■ **Exercise 1**: Transcribe the interview with Eric Jackson-Forsberg word for word from "When I started, it" to "have that opportunity.".
■ **Exercise 2**: Write the next portion of the interview with Eric Jackson-Forsberg, picking up after its final sentence.

■ **Text segment**:
↓
Local Martin House Curator Cantillon 1

Eric Jackson-Forsberg, newly appointed executive director of the Western New York Book Arts Center, in the Darwin D. Martin House in 2009. Photo by Sharon Cantillon / The Buffalo News.

Today, the Western New York Book Arts Center announced its appointment of Eric Jackson-Forsberg as its first official, full-time executive director. He starts his new job on May 7. We chatted earlier this week about his experience as a curator at the Darwin Martin Complex and his plans for the center going forward.

You’ve been at the Martin House for nine years. What prompted you to make this move?

It’s been an incredible opportunity here, spending that much time with Mr. Wright, so to speak. But it just felt like it was time for a change and this opportunity came along. I had been following the organization for a few years since their founding and had done a little printing and had known Rich [Kegler] for a long time.

I want to put in context what you’ve accomplished at the Darwin Martin House. Can you talk about, over your nine years, what the organization looks like now compared to what it looked like then and what you contributed to the Martin House?

When I started, it was [in] the associate curator position. That was a new position when I took it. It was kind of similar to this in the sense that it was sort of all possibilities. At that point it was still a relatively young organization, the Martin House, and I felt incredibly lucky to have that opportunity.
↑
■ **Dataset excerpts**:
↓
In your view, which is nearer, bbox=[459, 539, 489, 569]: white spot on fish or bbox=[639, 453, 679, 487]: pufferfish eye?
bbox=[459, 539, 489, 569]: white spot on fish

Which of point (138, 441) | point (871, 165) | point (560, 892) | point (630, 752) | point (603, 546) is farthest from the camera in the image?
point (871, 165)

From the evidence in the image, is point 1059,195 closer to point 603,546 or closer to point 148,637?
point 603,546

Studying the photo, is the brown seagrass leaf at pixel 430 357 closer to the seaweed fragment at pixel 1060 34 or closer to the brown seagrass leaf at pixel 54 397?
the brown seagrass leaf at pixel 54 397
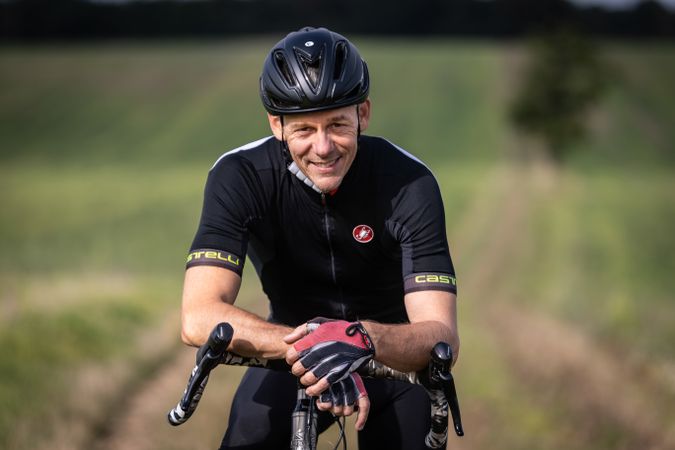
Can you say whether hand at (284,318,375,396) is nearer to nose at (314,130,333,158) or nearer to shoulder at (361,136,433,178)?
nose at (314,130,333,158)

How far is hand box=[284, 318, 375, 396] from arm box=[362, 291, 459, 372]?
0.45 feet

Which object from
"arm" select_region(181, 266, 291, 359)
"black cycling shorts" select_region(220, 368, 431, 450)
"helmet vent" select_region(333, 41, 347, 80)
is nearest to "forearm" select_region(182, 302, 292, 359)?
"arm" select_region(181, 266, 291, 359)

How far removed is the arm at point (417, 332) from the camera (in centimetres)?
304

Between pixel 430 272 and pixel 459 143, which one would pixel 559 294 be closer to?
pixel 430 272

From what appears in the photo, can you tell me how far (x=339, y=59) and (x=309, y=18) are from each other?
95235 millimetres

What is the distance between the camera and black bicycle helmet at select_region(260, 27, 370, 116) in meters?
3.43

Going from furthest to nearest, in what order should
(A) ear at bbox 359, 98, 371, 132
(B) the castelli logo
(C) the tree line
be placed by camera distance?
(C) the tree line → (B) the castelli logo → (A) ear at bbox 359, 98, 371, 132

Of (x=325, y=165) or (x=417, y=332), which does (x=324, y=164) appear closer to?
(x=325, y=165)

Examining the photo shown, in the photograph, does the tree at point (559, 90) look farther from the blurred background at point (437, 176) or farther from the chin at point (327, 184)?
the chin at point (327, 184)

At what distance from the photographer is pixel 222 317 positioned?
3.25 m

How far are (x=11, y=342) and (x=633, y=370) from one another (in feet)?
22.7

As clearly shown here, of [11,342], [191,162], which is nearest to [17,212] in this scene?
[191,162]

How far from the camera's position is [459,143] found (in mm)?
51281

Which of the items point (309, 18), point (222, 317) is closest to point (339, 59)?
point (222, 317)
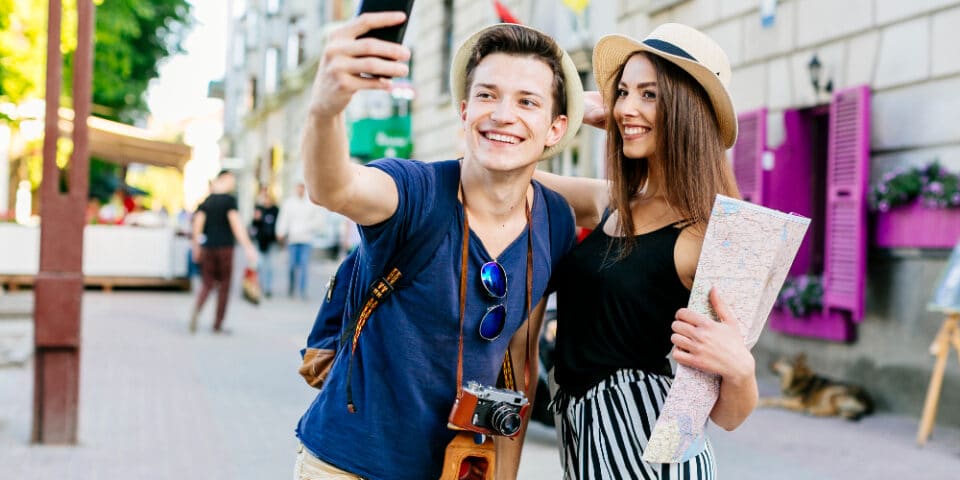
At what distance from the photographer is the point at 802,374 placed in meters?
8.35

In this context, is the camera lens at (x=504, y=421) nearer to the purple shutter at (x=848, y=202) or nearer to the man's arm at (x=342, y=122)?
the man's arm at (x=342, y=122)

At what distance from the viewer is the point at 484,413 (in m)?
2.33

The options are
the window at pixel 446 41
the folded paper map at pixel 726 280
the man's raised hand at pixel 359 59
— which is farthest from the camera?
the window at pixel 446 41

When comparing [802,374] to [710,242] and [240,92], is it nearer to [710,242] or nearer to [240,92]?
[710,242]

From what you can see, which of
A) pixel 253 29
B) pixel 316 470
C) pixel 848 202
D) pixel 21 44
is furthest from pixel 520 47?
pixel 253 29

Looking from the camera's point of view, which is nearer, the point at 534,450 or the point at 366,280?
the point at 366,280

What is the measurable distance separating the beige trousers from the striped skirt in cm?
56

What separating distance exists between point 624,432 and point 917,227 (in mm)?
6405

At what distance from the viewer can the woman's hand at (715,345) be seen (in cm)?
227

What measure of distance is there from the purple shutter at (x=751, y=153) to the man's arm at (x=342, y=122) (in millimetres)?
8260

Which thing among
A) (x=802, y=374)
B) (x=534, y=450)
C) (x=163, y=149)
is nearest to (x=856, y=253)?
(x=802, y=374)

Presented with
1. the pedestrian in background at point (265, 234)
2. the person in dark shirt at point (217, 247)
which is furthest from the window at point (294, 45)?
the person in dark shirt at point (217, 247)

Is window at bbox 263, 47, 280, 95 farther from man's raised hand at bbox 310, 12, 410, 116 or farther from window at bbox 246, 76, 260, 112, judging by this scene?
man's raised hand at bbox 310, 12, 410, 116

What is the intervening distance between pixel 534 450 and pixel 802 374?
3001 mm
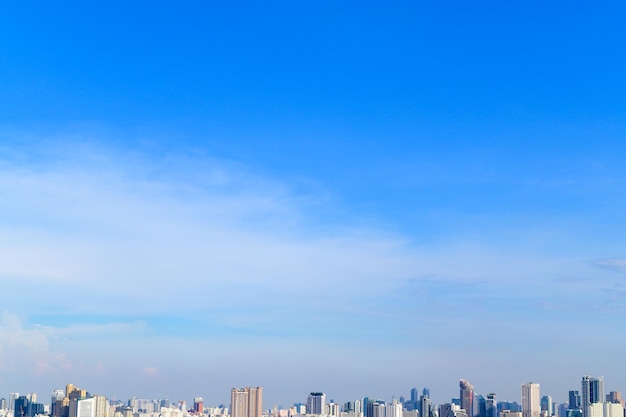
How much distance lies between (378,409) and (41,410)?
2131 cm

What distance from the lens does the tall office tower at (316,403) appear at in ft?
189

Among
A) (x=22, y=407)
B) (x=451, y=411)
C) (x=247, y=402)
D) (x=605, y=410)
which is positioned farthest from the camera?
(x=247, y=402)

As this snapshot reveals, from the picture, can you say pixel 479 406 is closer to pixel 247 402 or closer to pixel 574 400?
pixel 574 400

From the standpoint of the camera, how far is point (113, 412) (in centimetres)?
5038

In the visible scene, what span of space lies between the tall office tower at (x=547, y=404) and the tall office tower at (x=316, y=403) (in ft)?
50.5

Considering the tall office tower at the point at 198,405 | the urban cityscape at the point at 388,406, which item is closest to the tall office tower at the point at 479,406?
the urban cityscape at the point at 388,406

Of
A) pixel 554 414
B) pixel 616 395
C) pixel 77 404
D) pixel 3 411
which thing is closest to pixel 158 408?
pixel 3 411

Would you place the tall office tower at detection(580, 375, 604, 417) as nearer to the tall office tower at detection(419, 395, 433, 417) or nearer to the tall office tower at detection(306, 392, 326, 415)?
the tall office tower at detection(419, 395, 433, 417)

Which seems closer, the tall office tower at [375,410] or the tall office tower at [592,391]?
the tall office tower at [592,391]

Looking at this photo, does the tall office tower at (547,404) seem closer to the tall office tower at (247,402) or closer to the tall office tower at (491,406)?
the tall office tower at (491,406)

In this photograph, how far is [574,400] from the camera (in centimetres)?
↑
■ **Exercise answer 1**:
When I started, it was [in] the associate curator position. That was a new position when I took it. It was kind of similar to this in the sense that it was sort of all possibilities. At that point it was still a relatively young organization, the Martin House, and I felt incredibly lucky to have that opportunity.

■ **Exercise answer 2**:
At that time, we did have, and still have, Jack Quinan. He’s the senior curator, curator emeritus, so I was able to work with him when I first started and actually throughout my experience. Really, what they needed was somebody who could concentrate on the collection and that’s been a large part of what I’ve done over the course of that time. And getting the furnishings and art glass ready to return to the house.

And in terms of the timing... the majority of the collection had been returned to the house by late last year for the National Trust. I feel like that was a milestone that I was able to accomplish and it wouldn’t feel right to move on before that happened. But now that that’s happened, that’s something I can be proud of.

There’ve been a number of publications along the way. There’s been a great deal of development of our docent training and tour program. Definitely a lot of what I’ve done is just the day-to-day research and interpretive function here. But that may be changing at this point, as we’re in transition right now to fully operational mode...

Basically, you went out and hunted for this stuff. It must have been fun over the years. You were sort of an art detective, going out and tracking these items down.

Yeah, that’s a good term for it. In fact, if I look back at our artifact research and recovery effort, there was a real Indiana Jones quality to it. [That's] the way that we like to romanticize it, in the beginning. A lot of it really isn’t like that, but it’s fun to pretend that that’s what we’re doing. I don’t have a whip.

I’m wondering if you can succinctly tell me where you hope to take the organization over the next few years and what some of those new ideas are.

Well, one was that I would want to maybe back up a little bit. I think the most succinct way we describe the organization –- it can be a little hard to describe to people in that sort of elevator, 10-second description. They talk about it as a “working museum” and I really like that concept, that’s what fascinates me most about it. I think a lot of what I can contribute is working on the museum side of that description. The "working" part of it has great momentum behind it. Basically, on the lower level, you have the letterpress studio and now the screen-printing studio they just developed.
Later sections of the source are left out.